→ Excerpt:
::::
ADD develops new submarine hydrogen fuel cell technologyFebruary 28, 2022
The South Korean defense tech development agency has created a new form of methanol reforming plant.
The Agency for Defense Development (ADD) in South Korea has developed a new submarine hydrogen fuel cell technology using methanol reforming.
The tech has the potential to boost submarine performance using high-purity hydrogen.
The hydrogen used by the submarine fuel cell technology would be produced using methanol reforming within the vessel itself. Fuel cells in submarines use high-purity H2 to boost the amount of time they can spend underwater. A propulsion system powered in this way and that is air-independent can therefore raise a vessel’s diving depth, endurance underwater and efficiency as a whole.
Traditionally speaking, hydrogen is provided to submarines using metal hydride cylinders. The H2 is produced elsewhere and is stored in the cylinders that are then loaded into the sub. As this requires separate facilities for the hydrogen production and refueling into the cylinders, there is a notable additional time requirement.
An air-independent propulsion (AIP) system with fuel cell technology can boost submarine efficiency.
::::
→ Entries supplied:
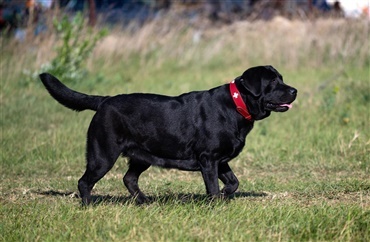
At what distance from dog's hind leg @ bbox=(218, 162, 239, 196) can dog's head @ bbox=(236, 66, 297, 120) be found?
58cm

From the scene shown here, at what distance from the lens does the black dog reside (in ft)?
20.6

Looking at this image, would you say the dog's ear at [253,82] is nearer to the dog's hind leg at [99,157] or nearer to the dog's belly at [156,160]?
the dog's belly at [156,160]

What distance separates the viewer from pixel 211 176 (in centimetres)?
624

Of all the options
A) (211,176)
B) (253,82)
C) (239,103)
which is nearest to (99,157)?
(211,176)

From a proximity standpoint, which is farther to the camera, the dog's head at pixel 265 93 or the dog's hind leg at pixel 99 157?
the dog's hind leg at pixel 99 157

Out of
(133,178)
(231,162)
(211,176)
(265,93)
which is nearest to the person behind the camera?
(211,176)

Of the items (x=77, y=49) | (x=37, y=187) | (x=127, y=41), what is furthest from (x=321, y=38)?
(x=37, y=187)

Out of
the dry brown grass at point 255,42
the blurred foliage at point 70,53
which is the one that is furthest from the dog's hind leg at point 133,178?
the dry brown grass at point 255,42

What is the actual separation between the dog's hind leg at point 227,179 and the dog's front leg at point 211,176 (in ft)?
1.05

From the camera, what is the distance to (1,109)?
11117 mm

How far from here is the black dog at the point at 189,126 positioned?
20.6 ft

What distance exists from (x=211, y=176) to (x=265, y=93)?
0.88 metres

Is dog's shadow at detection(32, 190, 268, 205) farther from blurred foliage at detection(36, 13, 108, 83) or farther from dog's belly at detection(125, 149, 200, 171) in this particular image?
blurred foliage at detection(36, 13, 108, 83)

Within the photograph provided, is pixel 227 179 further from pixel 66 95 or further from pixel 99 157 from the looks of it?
pixel 66 95
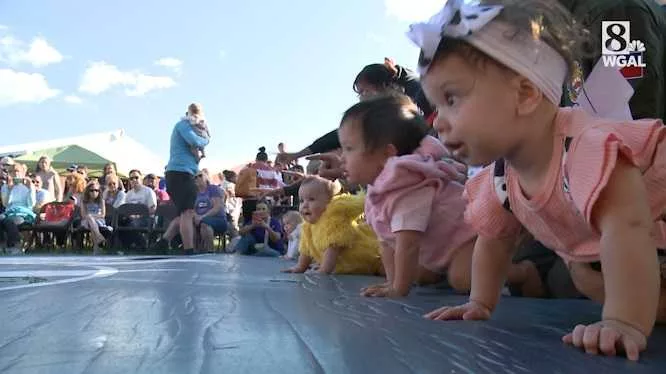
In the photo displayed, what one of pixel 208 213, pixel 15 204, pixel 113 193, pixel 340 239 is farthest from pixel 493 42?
pixel 15 204

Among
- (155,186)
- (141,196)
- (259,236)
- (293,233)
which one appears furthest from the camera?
(155,186)

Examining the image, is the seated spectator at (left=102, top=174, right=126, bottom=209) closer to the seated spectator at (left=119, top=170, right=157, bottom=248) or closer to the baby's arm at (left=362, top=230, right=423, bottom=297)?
the seated spectator at (left=119, top=170, right=157, bottom=248)

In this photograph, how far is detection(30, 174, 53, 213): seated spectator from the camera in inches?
339

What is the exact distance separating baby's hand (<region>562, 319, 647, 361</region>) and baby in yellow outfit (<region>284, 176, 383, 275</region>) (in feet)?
7.37

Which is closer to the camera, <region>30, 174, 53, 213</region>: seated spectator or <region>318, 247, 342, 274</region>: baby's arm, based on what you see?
<region>318, 247, 342, 274</region>: baby's arm

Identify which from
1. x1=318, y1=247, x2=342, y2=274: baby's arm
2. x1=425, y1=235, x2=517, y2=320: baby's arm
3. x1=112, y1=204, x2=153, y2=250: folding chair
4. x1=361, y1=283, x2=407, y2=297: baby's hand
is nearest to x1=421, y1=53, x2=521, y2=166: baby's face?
x1=425, y1=235, x2=517, y2=320: baby's arm

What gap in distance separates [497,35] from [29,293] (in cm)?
131

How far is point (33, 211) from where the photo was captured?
847 centimetres

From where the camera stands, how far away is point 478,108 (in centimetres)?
115

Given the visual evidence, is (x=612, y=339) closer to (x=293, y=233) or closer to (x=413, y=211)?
(x=413, y=211)

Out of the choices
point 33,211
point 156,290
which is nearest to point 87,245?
point 33,211

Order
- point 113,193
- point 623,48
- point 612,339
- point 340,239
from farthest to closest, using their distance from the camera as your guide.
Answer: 1. point 113,193
2. point 340,239
3. point 623,48
4. point 612,339

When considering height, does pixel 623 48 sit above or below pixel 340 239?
above

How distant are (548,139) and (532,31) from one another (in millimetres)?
187
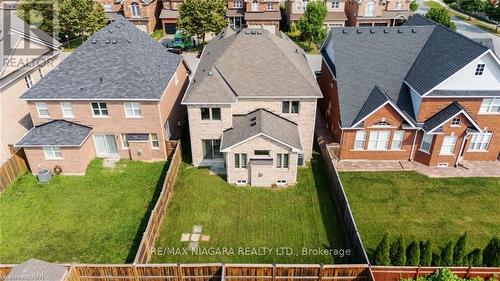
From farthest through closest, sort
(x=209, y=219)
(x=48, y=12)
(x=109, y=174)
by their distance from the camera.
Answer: (x=48, y=12)
(x=109, y=174)
(x=209, y=219)

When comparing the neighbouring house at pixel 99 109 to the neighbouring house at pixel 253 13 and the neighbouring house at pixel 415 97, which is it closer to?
the neighbouring house at pixel 415 97

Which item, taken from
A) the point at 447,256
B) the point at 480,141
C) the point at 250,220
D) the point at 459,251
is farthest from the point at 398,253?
the point at 480,141

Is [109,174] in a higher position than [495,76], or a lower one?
lower

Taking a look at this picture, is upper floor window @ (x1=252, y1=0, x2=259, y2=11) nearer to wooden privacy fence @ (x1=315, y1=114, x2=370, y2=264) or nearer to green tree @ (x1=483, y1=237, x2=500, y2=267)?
wooden privacy fence @ (x1=315, y1=114, x2=370, y2=264)

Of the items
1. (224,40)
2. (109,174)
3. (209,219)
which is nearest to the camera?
(209,219)

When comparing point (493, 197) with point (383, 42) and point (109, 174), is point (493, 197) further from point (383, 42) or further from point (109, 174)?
point (109, 174)

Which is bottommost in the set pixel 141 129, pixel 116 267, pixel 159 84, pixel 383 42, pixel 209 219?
pixel 209 219

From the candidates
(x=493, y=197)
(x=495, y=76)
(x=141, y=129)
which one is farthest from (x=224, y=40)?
(x=493, y=197)

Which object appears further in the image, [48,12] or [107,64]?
[48,12]
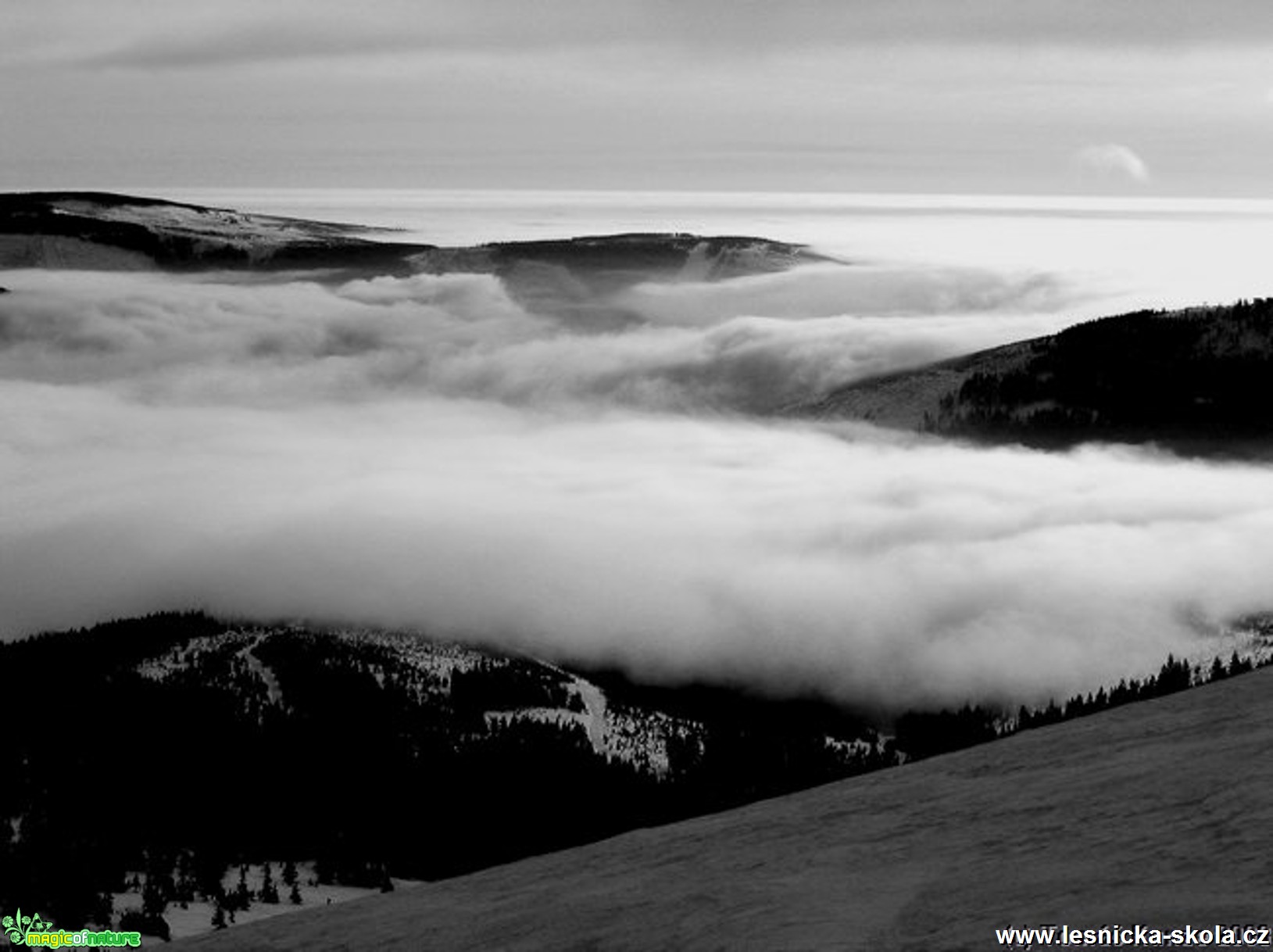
::::
→ Task to complete: Please copy, word for word, the part of the fuel cell article that opens with the words containing "The tech has" and closes with "as a whole.". Work from the fuel cell article alone.

→ Output:
The tech has the potential to boost submarine performance using high-purity hydrogen.
The hydrogen used by the submarine fuel cell technology would be produced using methanol reforming within the vessel itself. Fuel cells in submarines use high-purity H2 to boost the amount of time they can spend underwater. A propulsion system powered in this way and that is air-independent can therefore raise a vessel’s diving depth, endurance underwater and efficiency as a whole.